While Computex 2019 coverage has been dominated by new Ice Lake mobile processors from Intel and Ryzen 3000 processors from AMD, Nvidia took the chance to announce a new batch of G-Sync Compatible certified displays - and explain why so many of the best gaming monitors flunked out of its certification process.
To refresh your memory, Nvidia added FreeSync support for GeForce graphics cards earlier this year. Users are free to use any FreeSync monitor they like over DisplayPort by enabling the option in the Nvidia Control Panel, but a short list of monitors certified by Nvidia are guaranteed to work out of the box, no tweaking needed. Nvidia announced 12 monitors had passed its testing process initially, with 13 more joining the list over the next few months. Today, Nvidia has marked three more gaming monitors as G-Sync Compatible, bringing the new total to 28.
Nvidia has tested over 500 variable refresh monitors to get these 28 winners, meaning only five per cent made it to the final stage. Nvidia broke down the process in an interesting blog post, showing how the field was narrowed down over time. A handful of monitors couldn't be acquired for testing, while over 270 flunked out after possessing too narrow a VRR range - Nvidia demands a FreeSync window of at least 2.4:1, ie 60-144Hz. Of the remaining monitors, more than 200 exhibited image quality, flickering or other disqualifying issues.
To see the full list of G-Sync Compatible monitors, check out our recommendations for the best FreeSync and G-Sync Compatible monitors for Nvidia graphics cards.
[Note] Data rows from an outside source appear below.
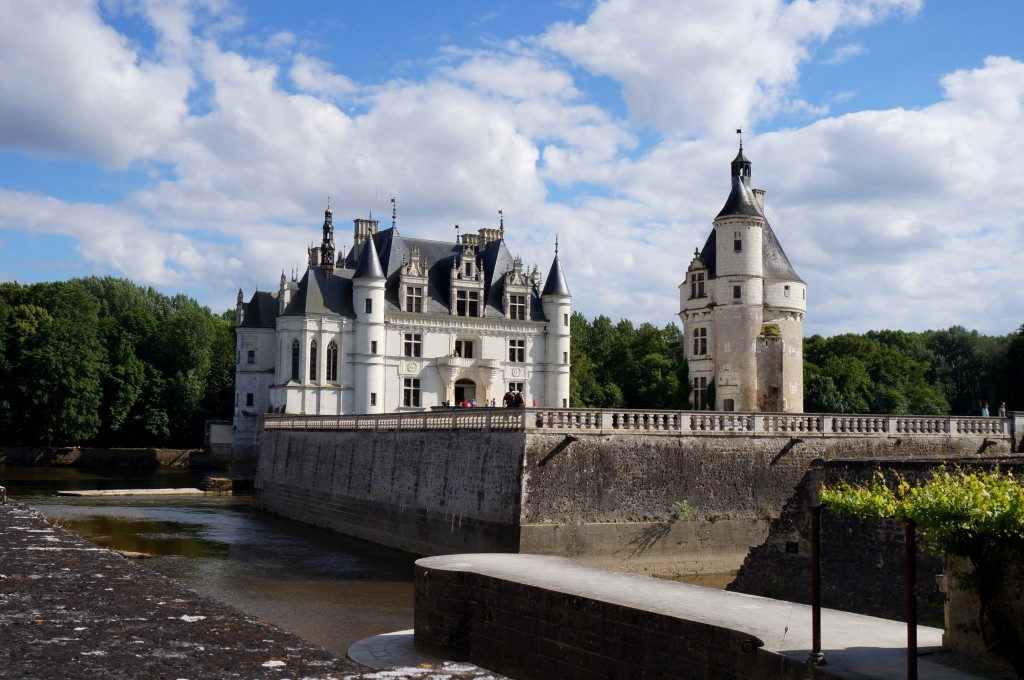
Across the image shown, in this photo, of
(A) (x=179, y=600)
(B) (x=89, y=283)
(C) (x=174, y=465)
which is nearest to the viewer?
(A) (x=179, y=600)

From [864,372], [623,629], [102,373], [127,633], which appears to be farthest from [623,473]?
[102,373]

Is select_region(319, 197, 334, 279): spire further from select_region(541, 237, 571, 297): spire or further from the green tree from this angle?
the green tree

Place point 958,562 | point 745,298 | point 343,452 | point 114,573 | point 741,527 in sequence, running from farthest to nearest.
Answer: point 745,298 → point 343,452 → point 741,527 → point 958,562 → point 114,573

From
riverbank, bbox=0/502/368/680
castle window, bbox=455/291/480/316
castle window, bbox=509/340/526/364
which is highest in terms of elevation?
castle window, bbox=455/291/480/316

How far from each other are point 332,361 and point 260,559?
22461mm

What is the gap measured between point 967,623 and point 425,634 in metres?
7.83

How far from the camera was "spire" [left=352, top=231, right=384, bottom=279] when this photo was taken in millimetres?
46375

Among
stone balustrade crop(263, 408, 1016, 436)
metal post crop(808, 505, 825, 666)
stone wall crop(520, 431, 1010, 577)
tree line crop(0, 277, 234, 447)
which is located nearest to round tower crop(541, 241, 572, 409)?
stone balustrade crop(263, 408, 1016, 436)

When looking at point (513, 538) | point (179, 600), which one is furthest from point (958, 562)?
point (513, 538)

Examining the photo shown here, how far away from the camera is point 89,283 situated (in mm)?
95188

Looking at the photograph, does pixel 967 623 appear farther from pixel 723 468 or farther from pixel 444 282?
pixel 444 282

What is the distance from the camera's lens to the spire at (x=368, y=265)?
152 ft

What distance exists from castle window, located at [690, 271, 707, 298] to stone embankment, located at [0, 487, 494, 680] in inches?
1263

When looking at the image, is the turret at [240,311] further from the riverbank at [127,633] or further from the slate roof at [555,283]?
the riverbank at [127,633]
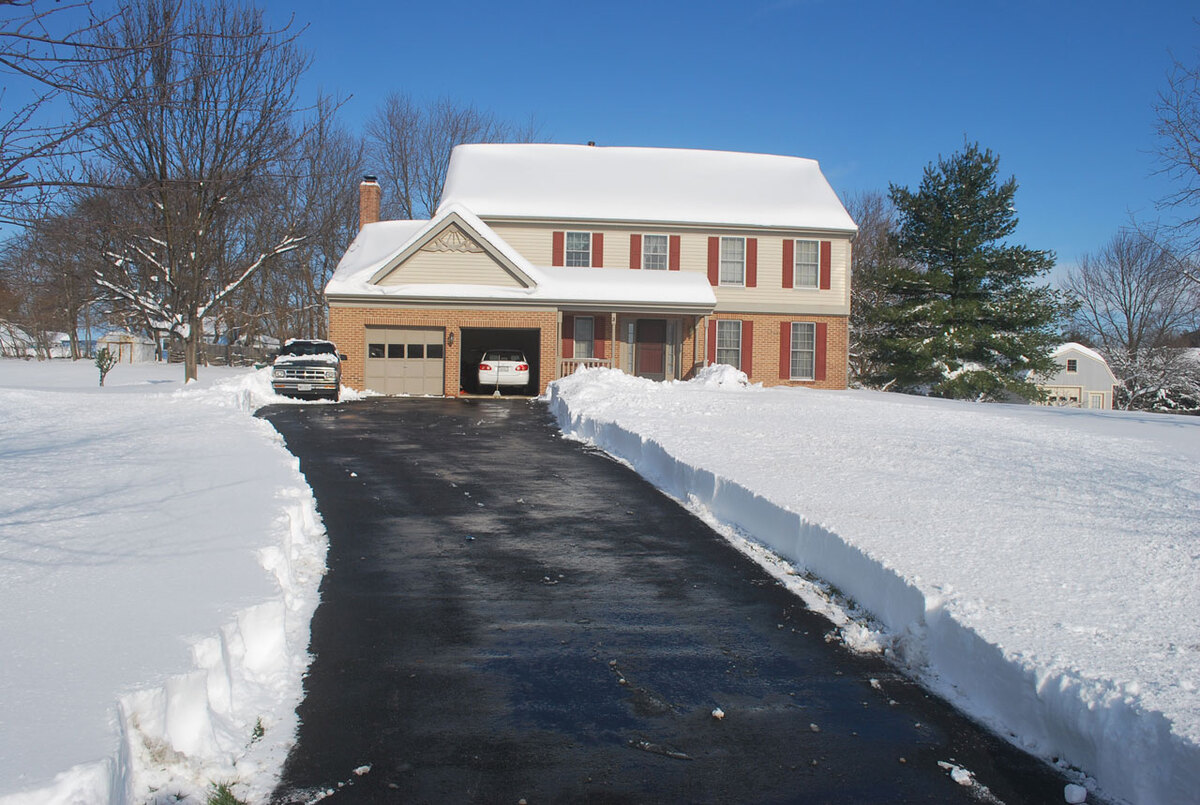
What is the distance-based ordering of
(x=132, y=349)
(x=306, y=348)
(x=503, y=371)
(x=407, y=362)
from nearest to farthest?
1. (x=306, y=348)
2. (x=503, y=371)
3. (x=407, y=362)
4. (x=132, y=349)

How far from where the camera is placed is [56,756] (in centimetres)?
324

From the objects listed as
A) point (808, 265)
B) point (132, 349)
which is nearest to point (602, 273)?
point (808, 265)

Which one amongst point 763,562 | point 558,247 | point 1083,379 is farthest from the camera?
point 1083,379

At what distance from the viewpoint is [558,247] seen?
30875 mm

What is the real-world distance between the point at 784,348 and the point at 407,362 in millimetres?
12960

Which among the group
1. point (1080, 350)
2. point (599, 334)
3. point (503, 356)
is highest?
point (1080, 350)

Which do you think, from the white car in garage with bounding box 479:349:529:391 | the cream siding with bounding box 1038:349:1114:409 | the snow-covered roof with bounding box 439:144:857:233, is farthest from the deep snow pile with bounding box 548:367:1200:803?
the cream siding with bounding box 1038:349:1114:409

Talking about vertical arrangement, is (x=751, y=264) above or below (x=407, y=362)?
above

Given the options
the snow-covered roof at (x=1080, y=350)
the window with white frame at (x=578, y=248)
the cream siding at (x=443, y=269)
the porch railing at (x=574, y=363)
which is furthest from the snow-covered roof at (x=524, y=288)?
the snow-covered roof at (x=1080, y=350)

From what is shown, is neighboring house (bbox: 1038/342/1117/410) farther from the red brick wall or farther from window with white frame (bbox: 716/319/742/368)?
window with white frame (bbox: 716/319/742/368)

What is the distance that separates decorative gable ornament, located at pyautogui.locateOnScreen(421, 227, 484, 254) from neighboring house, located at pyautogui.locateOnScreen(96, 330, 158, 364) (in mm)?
29074

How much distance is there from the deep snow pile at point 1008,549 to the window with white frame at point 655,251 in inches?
636

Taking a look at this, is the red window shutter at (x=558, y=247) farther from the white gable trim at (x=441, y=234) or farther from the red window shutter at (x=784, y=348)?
the red window shutter at (x=784, y=348)

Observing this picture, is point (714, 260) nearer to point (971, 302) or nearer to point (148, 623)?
point (971, 302)
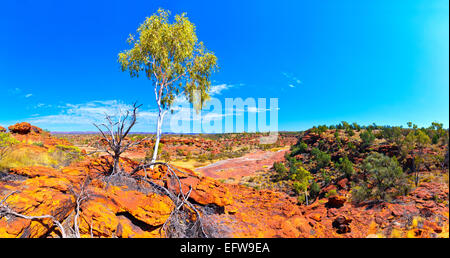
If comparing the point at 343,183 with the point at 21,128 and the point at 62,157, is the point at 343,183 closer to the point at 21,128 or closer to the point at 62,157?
the point at 62,157

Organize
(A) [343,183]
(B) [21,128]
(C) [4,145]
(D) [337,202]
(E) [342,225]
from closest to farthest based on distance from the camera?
(C) [4,145] < (E) [342,225] < (D) [337,202] < (B) [21,128] < (A) [343,183]

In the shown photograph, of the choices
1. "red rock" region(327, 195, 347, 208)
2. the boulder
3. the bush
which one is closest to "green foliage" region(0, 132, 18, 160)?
the boulder

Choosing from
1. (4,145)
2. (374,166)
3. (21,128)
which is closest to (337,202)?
(374,166)

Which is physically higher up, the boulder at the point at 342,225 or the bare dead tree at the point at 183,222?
the bare dead tree at the point at 183,222

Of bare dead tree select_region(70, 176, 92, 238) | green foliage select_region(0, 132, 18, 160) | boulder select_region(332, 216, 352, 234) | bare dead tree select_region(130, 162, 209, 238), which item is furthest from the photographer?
boulder select_region(332, 216, 352, 234)

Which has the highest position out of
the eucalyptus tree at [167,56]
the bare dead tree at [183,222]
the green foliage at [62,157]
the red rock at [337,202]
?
the eucalyptus tree at [167,56]

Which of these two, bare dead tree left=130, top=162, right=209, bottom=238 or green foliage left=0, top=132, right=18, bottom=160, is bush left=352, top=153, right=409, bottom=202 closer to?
bare dead tree left=130, top=162, right=209, bottom=238

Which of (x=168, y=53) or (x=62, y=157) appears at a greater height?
(x=168, y=53)

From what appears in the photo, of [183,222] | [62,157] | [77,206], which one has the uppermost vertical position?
[62,157]

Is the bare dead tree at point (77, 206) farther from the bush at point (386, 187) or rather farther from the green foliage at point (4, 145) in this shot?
the bush at point (386, 187)

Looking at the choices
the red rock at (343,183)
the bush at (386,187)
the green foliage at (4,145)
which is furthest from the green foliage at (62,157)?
the red rock at (343,183)

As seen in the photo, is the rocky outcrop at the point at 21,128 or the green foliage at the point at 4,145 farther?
the rocky outcrop at the point at 21,128

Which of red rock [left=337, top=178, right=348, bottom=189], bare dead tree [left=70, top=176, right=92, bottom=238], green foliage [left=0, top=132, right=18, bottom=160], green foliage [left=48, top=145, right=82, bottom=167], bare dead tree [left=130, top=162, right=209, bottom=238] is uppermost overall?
green foliage [left=0, top=132, right=18, bottom=160]

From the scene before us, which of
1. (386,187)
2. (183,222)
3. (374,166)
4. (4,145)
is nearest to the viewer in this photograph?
(183,222)
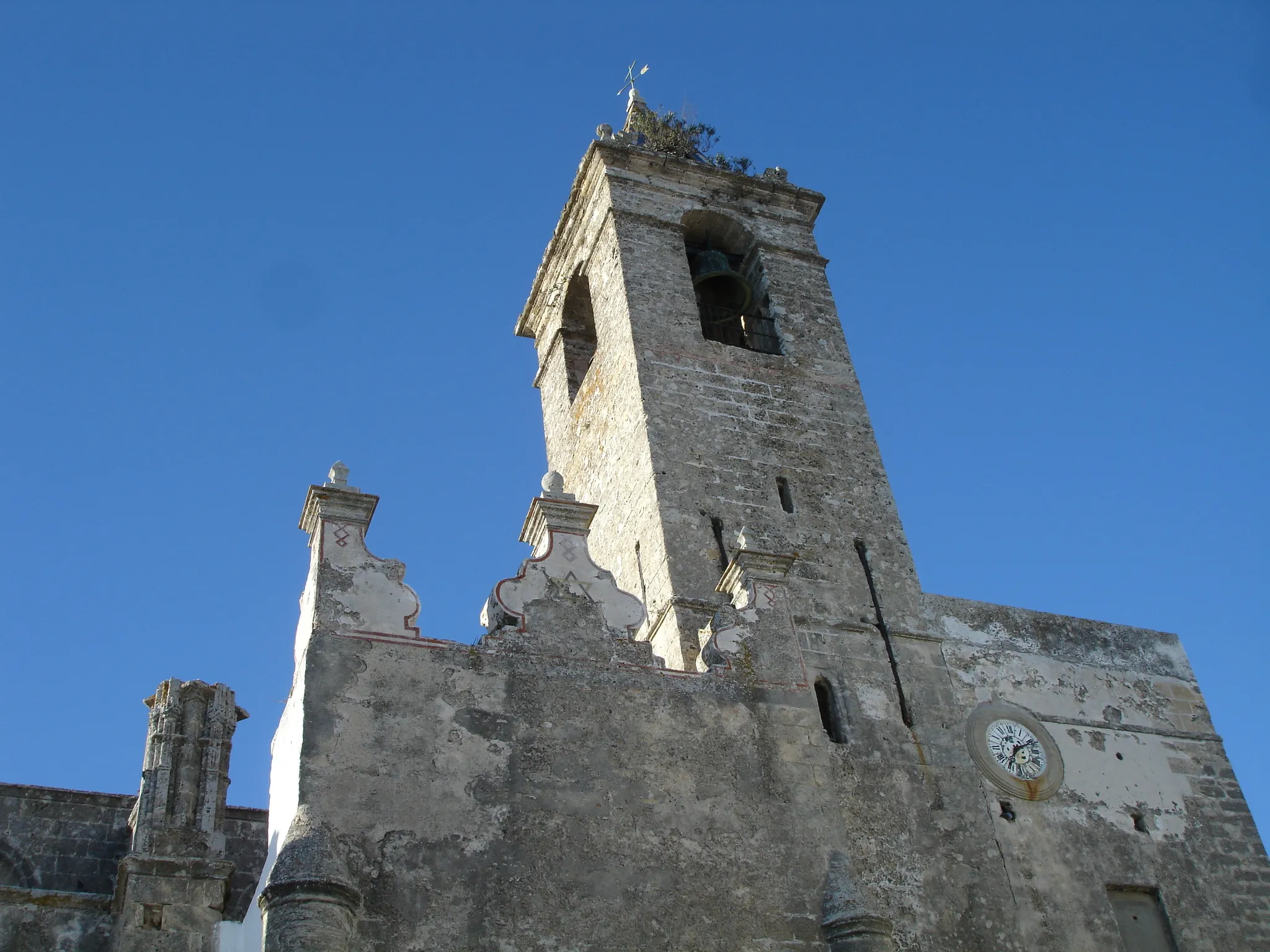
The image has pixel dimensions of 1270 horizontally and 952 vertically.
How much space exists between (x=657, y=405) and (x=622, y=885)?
5.91 metres

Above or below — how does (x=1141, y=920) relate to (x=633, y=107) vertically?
below

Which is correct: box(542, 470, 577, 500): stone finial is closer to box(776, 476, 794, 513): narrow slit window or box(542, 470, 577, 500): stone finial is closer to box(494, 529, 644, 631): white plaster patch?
box(494, 529, 644, 631): white plaster patch

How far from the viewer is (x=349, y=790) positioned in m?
7.96

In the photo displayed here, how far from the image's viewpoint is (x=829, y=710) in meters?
11.4

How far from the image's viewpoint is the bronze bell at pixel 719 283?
1544 centimetres

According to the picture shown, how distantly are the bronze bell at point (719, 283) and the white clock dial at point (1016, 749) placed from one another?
18.6ft

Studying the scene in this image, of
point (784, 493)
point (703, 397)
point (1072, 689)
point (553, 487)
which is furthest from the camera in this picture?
point (703, 397)

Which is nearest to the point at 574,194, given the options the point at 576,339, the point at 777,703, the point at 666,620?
the point at 576,339

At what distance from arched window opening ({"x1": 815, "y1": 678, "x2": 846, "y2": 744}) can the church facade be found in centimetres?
2

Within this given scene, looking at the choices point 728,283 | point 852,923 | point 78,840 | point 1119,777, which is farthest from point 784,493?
point 78,840

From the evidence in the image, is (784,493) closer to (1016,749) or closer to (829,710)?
(829,710)

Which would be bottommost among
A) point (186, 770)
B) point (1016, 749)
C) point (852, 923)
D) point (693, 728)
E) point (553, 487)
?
point (852, 923)

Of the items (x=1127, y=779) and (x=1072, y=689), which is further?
(x=1072, y=689)

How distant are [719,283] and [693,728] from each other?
7.71m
In other Computex monitor news, Asus unveiled a very unusual model: a portable 17-inch IPS monitor called the ROG Strix XG17 that refreshes at a blistering 240Hz. That rivals the fastest gaming monitors on the market, and it can operate for three hours at that frequency with only a 7800mAh battery. At lower refresh rates, it could eke out closer to four or five hours before conking out.
Connectivity is served by USB-C and Micro HDMI, making this a good fit for recent laptops that have the chops to hit high frame-rates in esports titles like CS:GO but don't have high refresh rate screens match. The XG17 also comes with variable refresh rate support, likely FreeSync. It's a compelling package, but it's sure to come at a premium price. Asus has yet to announce pricing or availability for the gaming screen, although a similar 15.6-inch 1080p touchscreen portable monitor called the ZenScreen Touch debuts next month.